Passage provided:
After identifying specific customer groups to target, the next step is determining how these groups purchase and what they are looking for in a product. This cannot be done by simply analyzing the current market or using competitors' pricing for comparison. Instead, the most effective way to determine pricing is to use feedback from real-world customer engagement and through pricing surveys. Pricing surveys allow businesses to quickly collect and analyze information from (potential) customers and then implement it. One thing to note is that pricing should never be set in stone. Corporations should constantly analyze the market and their customers and adjust prices if needed.
Once segmented, the next step is to reach out to potential clients with pricing surveys. Below is a collection of the most popular types of pricing surveys. When looking at the different types of surveys, they can be broken down into two main types: direct and indirect techniques. Direct techniques assume that the interviewee understands what the product or service is and what it is worth. Indirect techniques, usually conjoint or discrete choice analysis, combine the price with other product or service attributes, then extract feelings on price from questions about the total package.
Pricing Surveys
Van Westendorp Price Sensitivity Meter - Direct
The Van Westendorp Price Sensitivity Meter (PSM) is one of the most prevalent market techniques for determining consumer price preferences. It bases a series of questions on two critical elements: value metric and willingness to pay. Value Metric is how the user will be charged; per use, per visit, per view, per click through, etc. Willingness to pay focuses on determining threshold pricing – how much your customer is willing to pay (price elasticity). The four questions the Van Westendorp pricing model utilizes are:
- At what price is this way too expensive that you would never consider purchasing it?
- At what price is this starting to get expensive, but you'd still consider purchasing it?
- At what price is this a really good deal (you'd buy it right away)?
- At what price is this way too cheap that you'd question the quality of it?
With the data gathered from this survey create a price elasticity curve, like the one pictured below. From this curve, you will determine how much sales are gained or lost at a specific price point.

Exercise task: Reproduce the stretch of the pricing survey passage from "- At what price is this starting" through "specific price point.".

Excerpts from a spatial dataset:
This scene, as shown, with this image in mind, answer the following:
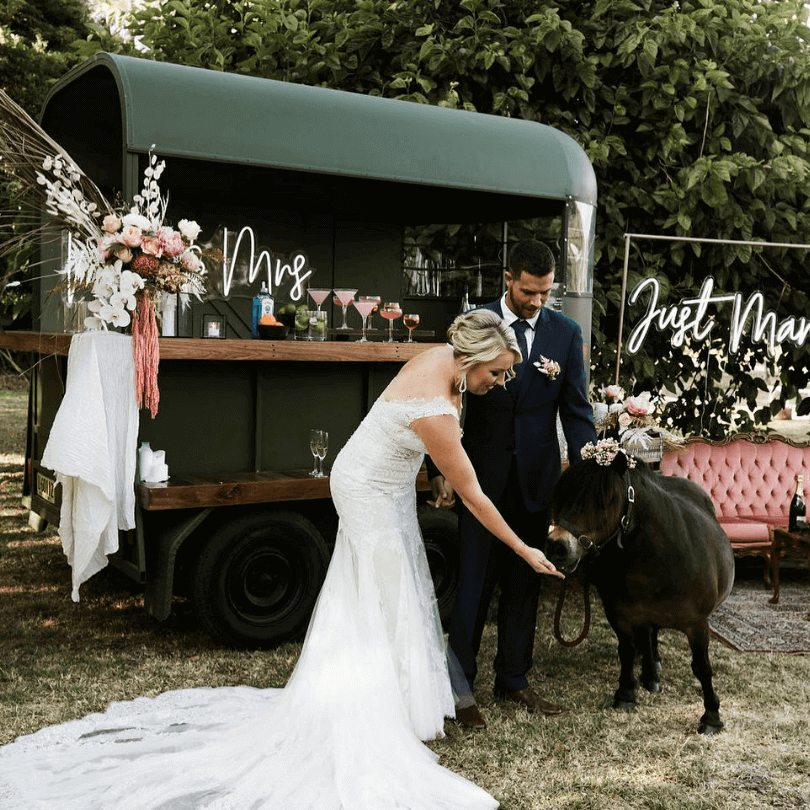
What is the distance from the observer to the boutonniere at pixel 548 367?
429cm

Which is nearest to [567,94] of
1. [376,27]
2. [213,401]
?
[376,27]

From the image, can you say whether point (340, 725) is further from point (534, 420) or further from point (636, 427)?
point (636, 427)

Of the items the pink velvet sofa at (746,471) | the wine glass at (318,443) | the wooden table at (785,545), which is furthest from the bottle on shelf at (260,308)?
the wooden table at (785,545)

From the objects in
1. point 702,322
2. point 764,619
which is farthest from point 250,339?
point 702,322

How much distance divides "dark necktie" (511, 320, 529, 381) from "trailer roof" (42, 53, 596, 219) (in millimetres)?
1668

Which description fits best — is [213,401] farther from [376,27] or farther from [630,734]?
[376,27]

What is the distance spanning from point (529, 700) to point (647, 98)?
19.7ft

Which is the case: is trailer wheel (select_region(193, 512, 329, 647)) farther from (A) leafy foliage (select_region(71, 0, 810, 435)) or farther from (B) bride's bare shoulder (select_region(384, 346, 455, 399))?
(A) leafy foliage (select_region(71, 0, 810, 435))

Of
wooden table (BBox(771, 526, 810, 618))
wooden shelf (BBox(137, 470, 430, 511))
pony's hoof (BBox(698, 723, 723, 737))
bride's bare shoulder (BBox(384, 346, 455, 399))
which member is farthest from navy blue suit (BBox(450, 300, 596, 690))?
wooden table (BBox(771, 526, 810, 618))

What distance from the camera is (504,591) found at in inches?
179

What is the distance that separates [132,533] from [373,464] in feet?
6.32

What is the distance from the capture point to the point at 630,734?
14.1 feet

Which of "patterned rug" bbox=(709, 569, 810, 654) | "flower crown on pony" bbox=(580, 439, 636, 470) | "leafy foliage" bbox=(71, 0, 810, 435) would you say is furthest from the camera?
"leafy foliage" bbox=(71, 0, 810, 435)

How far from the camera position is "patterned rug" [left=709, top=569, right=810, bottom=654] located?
584 cm
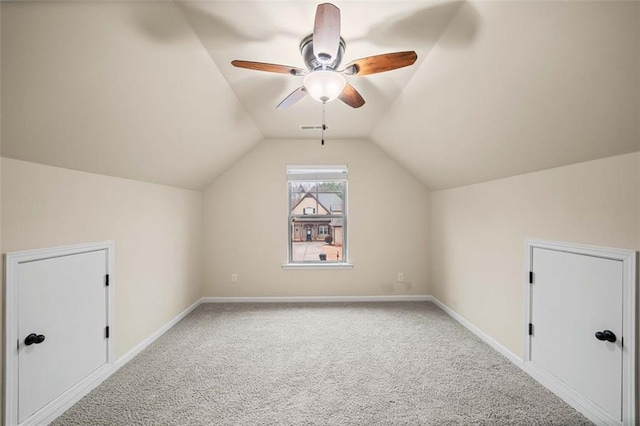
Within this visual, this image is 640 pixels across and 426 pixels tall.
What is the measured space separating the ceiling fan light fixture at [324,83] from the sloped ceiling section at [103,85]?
33.6 inches

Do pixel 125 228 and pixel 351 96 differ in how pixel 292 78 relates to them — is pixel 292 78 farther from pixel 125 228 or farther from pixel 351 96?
pixel 125 228

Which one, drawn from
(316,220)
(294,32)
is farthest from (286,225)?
(294,32)

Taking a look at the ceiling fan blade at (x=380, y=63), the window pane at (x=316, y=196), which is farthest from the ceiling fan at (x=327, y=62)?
the window pane at (x=316, y=196)

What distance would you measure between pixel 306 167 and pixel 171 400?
122 inches

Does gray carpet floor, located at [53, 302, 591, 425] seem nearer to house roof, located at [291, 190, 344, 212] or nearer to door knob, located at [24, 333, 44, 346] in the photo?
door knob, located at [24, 333, 44, 346]

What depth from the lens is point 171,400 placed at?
6.60 ft

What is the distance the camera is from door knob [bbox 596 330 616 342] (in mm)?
1706

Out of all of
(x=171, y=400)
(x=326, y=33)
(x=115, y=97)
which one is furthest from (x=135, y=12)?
(x=171, y=400)

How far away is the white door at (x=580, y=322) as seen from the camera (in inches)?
67.6

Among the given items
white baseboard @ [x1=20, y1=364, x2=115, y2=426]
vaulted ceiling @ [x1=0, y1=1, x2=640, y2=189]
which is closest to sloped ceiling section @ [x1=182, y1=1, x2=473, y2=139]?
vaulted ceiling @ [x1=0, y1=1, x2=640, y2=189]

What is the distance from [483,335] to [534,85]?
2517mm

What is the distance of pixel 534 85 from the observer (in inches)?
62.9

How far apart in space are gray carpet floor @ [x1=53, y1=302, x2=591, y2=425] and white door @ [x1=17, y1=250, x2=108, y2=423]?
25 centimetres

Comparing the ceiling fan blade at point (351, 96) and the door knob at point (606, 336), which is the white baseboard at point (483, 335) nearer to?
the door knob at point (606, 336)
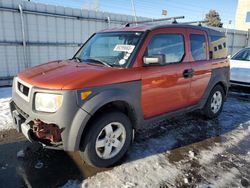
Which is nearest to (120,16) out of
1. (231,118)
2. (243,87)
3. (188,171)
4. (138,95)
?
(243,87)

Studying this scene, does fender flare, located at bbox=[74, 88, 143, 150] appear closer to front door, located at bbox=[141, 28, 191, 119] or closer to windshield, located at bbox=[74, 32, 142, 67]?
front door, located at bbox=[141, 28, 191, 119]

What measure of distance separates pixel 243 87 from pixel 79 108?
764cm

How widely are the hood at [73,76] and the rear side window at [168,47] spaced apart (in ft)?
2.23

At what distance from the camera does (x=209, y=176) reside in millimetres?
3359

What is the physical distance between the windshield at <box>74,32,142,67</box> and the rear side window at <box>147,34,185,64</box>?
0.28m

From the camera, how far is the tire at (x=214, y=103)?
17.7ft

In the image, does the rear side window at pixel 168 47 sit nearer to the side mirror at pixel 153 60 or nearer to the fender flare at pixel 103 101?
the side mirror at pixel 153 60

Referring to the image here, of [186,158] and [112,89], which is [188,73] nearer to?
[186,158]

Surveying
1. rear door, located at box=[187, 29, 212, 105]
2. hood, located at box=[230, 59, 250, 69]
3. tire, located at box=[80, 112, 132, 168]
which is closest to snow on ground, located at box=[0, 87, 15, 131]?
tire, located at box=[80, 112, 132, 168]

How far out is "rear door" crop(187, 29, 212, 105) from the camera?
4.63m

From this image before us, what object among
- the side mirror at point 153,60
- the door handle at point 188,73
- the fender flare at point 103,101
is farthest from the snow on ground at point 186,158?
the side mirror at point 153,60

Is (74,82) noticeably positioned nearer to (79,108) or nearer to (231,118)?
(79,108)

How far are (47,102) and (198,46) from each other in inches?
123

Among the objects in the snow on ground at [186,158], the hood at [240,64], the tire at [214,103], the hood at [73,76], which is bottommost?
the snow on ground at [186,158]
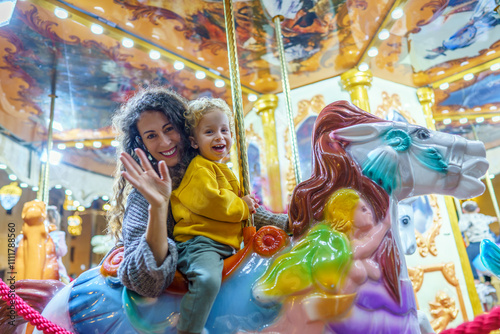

Complete answer:
- At what price is this starting to get expensive, but you'd still consider purchasing it?
- At what price is this a really good deal (you'd buy it right away)?
- At what price is this way too cheap that you'd question the quality of it?
With the data gathered from this survey create a price elasticity curve, like the one pictured below. From this curve, you will determine how much sales are gained or lost at a specific price point.